Configuration Options:

Field Type Default Description
heartbeatInterval number 30000 How often nodes send heartbeat messages to hub in milliseconds (default: 30 seconds). Heartbeats keep the WebSocket connection alive and help detect network issues. Should be less than firewall idle timeout (typically 60-120 seconds).
nodeAvailabilityCheckTimeout number 60000 Maximum time to wait for node availability before sending request (default: 60 seconds). Used when querying if a node is ready to accept commands.
sessionCreationTimeout number 120000 Timeout for session creation requests in milliseconds (default: 120 seconds). Session creation can take time due to app installation, device preparation, and Appium startup.
sessionRequestTimeout number 30000 Timeout for regular session requests like click, getText, etc. in milliseconds (default: 30 seconds).
nodeCleanupDelaySeconds number 30 Delay in seconds before cleaning up sessions and devices for permanently offline nodes (default: 30 seconds). When a node disconnects, the hub waits this duration before terminating sessions. If the node reconnects within this time, cleanup is cancelled. Can also be set via NODE_CLEANUP_DELAY_SECONDS environment variable.
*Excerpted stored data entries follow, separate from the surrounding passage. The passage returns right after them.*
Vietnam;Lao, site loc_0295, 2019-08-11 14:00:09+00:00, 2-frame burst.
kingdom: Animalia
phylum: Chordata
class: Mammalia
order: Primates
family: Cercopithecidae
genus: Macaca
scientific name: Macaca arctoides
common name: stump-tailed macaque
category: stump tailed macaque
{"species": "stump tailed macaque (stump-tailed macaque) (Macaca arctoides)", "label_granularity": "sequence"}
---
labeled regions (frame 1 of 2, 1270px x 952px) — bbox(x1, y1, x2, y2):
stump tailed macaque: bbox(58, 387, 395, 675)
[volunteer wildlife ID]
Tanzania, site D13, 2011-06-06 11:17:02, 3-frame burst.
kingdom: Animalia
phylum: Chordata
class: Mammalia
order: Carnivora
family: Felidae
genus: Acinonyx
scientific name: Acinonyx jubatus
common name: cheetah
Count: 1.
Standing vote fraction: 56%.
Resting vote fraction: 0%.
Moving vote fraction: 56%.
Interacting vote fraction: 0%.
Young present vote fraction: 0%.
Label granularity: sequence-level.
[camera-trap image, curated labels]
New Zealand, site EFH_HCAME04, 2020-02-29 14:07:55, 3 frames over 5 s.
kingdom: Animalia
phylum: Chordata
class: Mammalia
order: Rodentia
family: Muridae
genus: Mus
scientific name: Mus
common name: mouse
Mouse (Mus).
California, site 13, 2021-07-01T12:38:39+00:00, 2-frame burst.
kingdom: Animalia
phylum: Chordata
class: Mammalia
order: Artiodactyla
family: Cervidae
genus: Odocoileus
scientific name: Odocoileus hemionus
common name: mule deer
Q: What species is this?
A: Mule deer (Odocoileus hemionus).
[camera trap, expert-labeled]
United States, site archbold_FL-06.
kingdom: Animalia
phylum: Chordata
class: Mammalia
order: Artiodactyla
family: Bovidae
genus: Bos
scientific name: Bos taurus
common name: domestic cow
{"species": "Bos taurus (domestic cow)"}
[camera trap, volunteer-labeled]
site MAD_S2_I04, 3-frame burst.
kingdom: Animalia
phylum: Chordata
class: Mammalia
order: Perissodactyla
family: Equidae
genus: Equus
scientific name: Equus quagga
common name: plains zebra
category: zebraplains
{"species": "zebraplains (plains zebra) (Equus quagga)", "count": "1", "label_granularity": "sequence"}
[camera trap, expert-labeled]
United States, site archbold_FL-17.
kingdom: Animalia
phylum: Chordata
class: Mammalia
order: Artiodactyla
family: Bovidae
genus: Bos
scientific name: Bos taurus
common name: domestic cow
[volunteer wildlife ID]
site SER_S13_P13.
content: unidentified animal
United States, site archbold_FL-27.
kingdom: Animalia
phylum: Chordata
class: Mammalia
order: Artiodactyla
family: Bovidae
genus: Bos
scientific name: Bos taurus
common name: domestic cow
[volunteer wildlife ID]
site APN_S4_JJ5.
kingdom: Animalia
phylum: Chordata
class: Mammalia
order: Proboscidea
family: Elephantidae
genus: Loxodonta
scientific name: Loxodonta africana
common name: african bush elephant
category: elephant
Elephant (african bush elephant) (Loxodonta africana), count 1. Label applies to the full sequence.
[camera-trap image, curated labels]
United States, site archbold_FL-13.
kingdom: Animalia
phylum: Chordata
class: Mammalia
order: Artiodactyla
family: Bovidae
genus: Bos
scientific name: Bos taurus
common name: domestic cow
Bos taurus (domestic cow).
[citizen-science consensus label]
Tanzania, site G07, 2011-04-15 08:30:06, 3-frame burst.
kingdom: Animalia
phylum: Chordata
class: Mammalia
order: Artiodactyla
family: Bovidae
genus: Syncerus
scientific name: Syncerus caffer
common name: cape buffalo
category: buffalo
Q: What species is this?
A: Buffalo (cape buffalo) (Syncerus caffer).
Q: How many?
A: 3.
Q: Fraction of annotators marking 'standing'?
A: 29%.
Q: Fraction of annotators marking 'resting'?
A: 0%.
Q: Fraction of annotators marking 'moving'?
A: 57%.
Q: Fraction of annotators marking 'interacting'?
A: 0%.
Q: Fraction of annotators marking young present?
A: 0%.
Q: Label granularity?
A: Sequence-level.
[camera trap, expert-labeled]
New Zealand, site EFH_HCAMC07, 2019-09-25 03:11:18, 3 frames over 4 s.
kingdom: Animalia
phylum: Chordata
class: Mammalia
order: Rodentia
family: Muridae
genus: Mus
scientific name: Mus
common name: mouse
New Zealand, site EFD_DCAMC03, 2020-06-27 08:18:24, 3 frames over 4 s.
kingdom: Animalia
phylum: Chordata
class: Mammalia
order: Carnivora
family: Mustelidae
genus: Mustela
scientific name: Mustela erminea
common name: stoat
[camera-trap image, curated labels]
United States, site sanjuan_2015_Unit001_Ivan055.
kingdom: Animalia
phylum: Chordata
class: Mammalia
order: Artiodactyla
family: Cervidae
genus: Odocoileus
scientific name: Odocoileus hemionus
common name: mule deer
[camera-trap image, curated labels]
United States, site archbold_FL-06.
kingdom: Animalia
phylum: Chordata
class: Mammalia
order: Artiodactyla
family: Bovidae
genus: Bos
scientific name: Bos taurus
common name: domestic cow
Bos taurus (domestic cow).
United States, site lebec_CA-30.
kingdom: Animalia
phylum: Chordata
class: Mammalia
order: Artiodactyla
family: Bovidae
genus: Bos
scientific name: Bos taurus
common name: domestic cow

Recommended Heartbeat Settings:

  • Default (30s): Works well with most firewalls/proxies (typically timeout after 60-120s of inactivity)
  • Aggressive (15s): Very strict networks with short idle timeouts
  • Relaxed (60s): Internal networks with no firewall restrictions (not recommended for production)
  • Never disable: Heartbeat is critical for connection health - always keep enabled

WebRTC Configuration

Controls WebRTC connections for manual device sessions, including browser disconnect handling and reconnection support.

Field Type Default Description
browserDisconnectTimeout number 30000 Grace period in milliseconds before terminating session after browser disconnect (default: 30 seconds). During this period, users can reconnect to their session without losing their work.
allowSessionReconnection boolean true Whether to allow session reconnection within grace period (default: true). Set to false to immediately terminate sessions on browser disconnect instead of waiting for the grace period.

Session Idle Timeout

Controls automatic termination of idle manual sessions to free up devices for other users.

Why It's Needed:

Manual sessions (live device control via the web UI) can be left open accidentally when users:

  • Close their browser without properly ending the session
  • Walk away from their desk and forget to release the device
  • Lose network connectivity without the browser being able to send a disconnect signal

Without idle timeout:

  • Devices would remain locked indefinitely
  • Other users wouldn't be able to access those devices
  • Resources would be wasted on abandoned sessions

How It Works:

  1. Activity Tracking: The frontend tracks user activity (mouse, keyboard, touch, scroll)
  2. Heartbeat: Every 30 seconds, the frontend sends a heartbeat to the hub
  3. Warning: 30 seconds before timeout, a warning popup appears with a countdown
  4. Termination: If no activity, the session is automatically terminated
  5. Backend Safety Net: The hub also monitors heartbeats and terminates orphaned sessions

Current Settings:

Component Setting Value Description
Frontend idleTimeoutMs 300000 (5 min) Time of inactivity before session termination
Frontend Warning popup 4 min 30 sec Warning appears 30 seconds before timeout
Backend orphanedThresholdMs 300000 (5 min) Backend safety net for missed heartbeats
Backend checkIntervalMs 60000 (60 sec) How often backend checks for orphaned sessions

User Experience:

  1. User is inactive for 4 minutes 30 seconds → Warning popup appears with 30-second countdown
  2. User clicks "Continue Session" → Timer resets, session continues
  3. User doesn't respond within 30 seconds → Session is terminated, user is redirected to home

Note: This idle timeout only applies to manual sessions (live device control). Automation sessions use Appium's newCommandTimeout capability instead, which defaults to 60 seconds but can be configured per-session.